### TUGAS YANG DIBERIKAN A
Ringkaslah paragraf yang diawali "Wilayah karst Gunungkidul terbentuk" dalam abstrak tentang lahan karst Gunungkidul di bawah ini menjadi daftar butir yang memuat fakta-fakta utamanya.

== BACAAN YANG DISEDIAKAN

SEKUEN PRODUKTIVITAS LAHAN DI WILAYAH KARST KARANGASEM, KECAMATAN PONJONG, KABUPATEN GUNUNGKIDUL1 A. M. Sudihardjo* dan Tejoyuwono Notohadiprawiro** *
Instalasi Penelitian dan Pengkajian Teknologi Pertanian Yogyakarta ** Fakultas Pertanian Universitas Gadjah Mada, Yogyakarta
ABSTRAK Wilayah karst Gunungkidul terbentuk dari batugamping merupakan hasil angkatan pada zaman Pliosen. Wilayah karst umumnya dicirikan oleh drainase di bawah tanah serta tidak adanya air permukaan yang permanen. Dolin terbentuk karena pelarutan batu gamping oleh air hujan. Tanah-tanah yang terbentuk di lahan Karst umumnya dangkal (< 50 cm), kecuali di daerah dolin. Kondisi demikian diakibatkan oleh erosi yang cukup berat, yang disebabkan oleh beberapa faktor, antara lain pengelolaan tanah yang salah tanpa memperhatikan kaidah konservasi kelestarian lingkungan, terjadinya penggundulan hutan, dan lain-lain, sehingga terbentuk lahan kritis. Daerah dolin mendapatkan bahan dari atasnya sehingga relatif mempunyai unsur-unsur hara yang lebih tinggi dan lebih subur. Daerah dolin lebih berpotensi untuk usahatani tanaman pangan. Daerah di atasnya yang berlereng > 15% harus digunakan untuk usahatani tanaman tahunan bernilai ekonomi tinggi. Sekuen produktivitas lahan berdasarkan unsur-unsur hara dan kelerengan menunjukkkan bahwa di daerah yang berlereng > 15% masih cukup baik untuk tanaman tahunan dengan masukan tinggi (misalnya: pupuk dosis tinggi). Daerah berlereng 8-15% cukup baik untuk tanaman pangan asal diikuti pengelolaan lahan yang baik yaitu dengan tanaman penguat di bibir teras, pupuk dosis tinggi, cukup sinar matahari dan waktu tanam tepat waktu. Daerah dolin berlereng 0 - 8% baik untuk tanaman pangan lahan kering. Penelitian ini dilakukan dengan interpolasi kebutuhan jenis tanaman akan unsur hara, kedalaman perakaran tanaman dan lain-lain dengan data tanah baik fisik kimia dan mineraloginya serta data iklim (curah hujan, temperatur dan kelembaban tanah). Usahatani keseluruhannya mempunyai kendala utama yaitu ketersediaan air.

====
== ENTRI YANG TERSEDIA

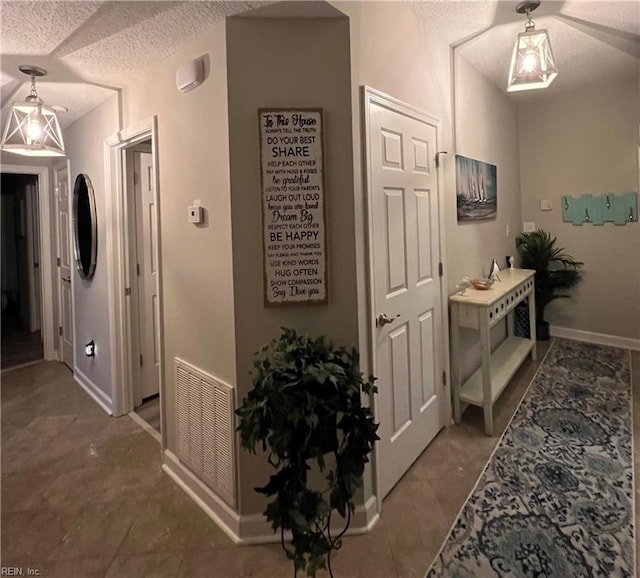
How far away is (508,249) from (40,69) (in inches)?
158

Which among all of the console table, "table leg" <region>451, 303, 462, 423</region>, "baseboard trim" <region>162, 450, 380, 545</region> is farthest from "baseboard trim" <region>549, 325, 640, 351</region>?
"baseboard trim" <region>162, 450, 380, 545</region>

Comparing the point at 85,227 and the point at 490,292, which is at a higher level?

====

### TUGAS YANG DIBERIKAN B
Tulis ulang semua entri data penalaran spasial di atas dengan mengganti "point" menjadi "location" tanpa mengubah bagian lain, dan jangan sertakan gambarnya dalam jawaban.

### JAWABAN TUGAS A
- Wilayah karst Gunungkidul terbentuk dari batugamping hasil angkatan pada zaman Pliosen. Wilayah ini bercirikan drainase di bawah tanah dan tidak memiliki air permukaan yang permanen.
- Dolin terbentuk karena pelarutan batugamping oleh air hujan.
- Tanah di lahan karst umumnya dangkal (< 50 cm), kecuali di daerah dolin.
- Kedangkalan itu disebabkan erosi berat akibat pengelolaan tanah yang salah tanpa memperhatikan kaidah konservasi, penggundulan hutan, dan faktor lain, sehingga terbentuk lahan kritis.
- Dolin menerima bahan dari daerah di atasnya. Karena itu, dolin relatif lebih kaya unsur hara, lebih subur, dan lebih berpotensi untuk usahatani tanaman pangan.
- Lereng > 15% harus digunakan untuk tanaman tahunan bernilai ekonomi tinggi. Lahan ini masih cukup baik untuk tanaman tahunan dengan masukan tinggi, misalnya pupuk dosis tinggi.
- Lereng 8–15% cukup baik untuk tanaman pangan dengan pengelolaan lahan yang baik: tanaman penguat di bibir teras, pupuk dosis tinggi, cukup sinar matahari, dan waktu tanam yang tepat.
- Dolin berlereng 0–8% baik untuk tanaman pangan lahan kering.
- Penelitian dilakukan dengan menginterpolasi kebutuhan tanaman (unsur hara, kedalaman perakaran, dan lain-lain) dengan data tanah (fisik, kimia, mineralogi) serta data iklim (curah hujan, temperatur, kelembaban tanah).
- Kendala utama seluruh usahatani adalah ketersediaan air.

### JAWABAN TUGAS B
How far away is (508,249) from (40,69) (in inches)?
158

Which among all of the console table, "table leg" <region>451, 303, 462, 423</region>, "baseboard trim" <region>162, 450, 380, 545</region> is farthest from "baseboard trim" <region>549, 325, 640, 351</region>?
"baseboard trim" <region>162, 450, 380, 545</region>

Comparing the location at 85,227 and the location at 490,292, which is at a higher level?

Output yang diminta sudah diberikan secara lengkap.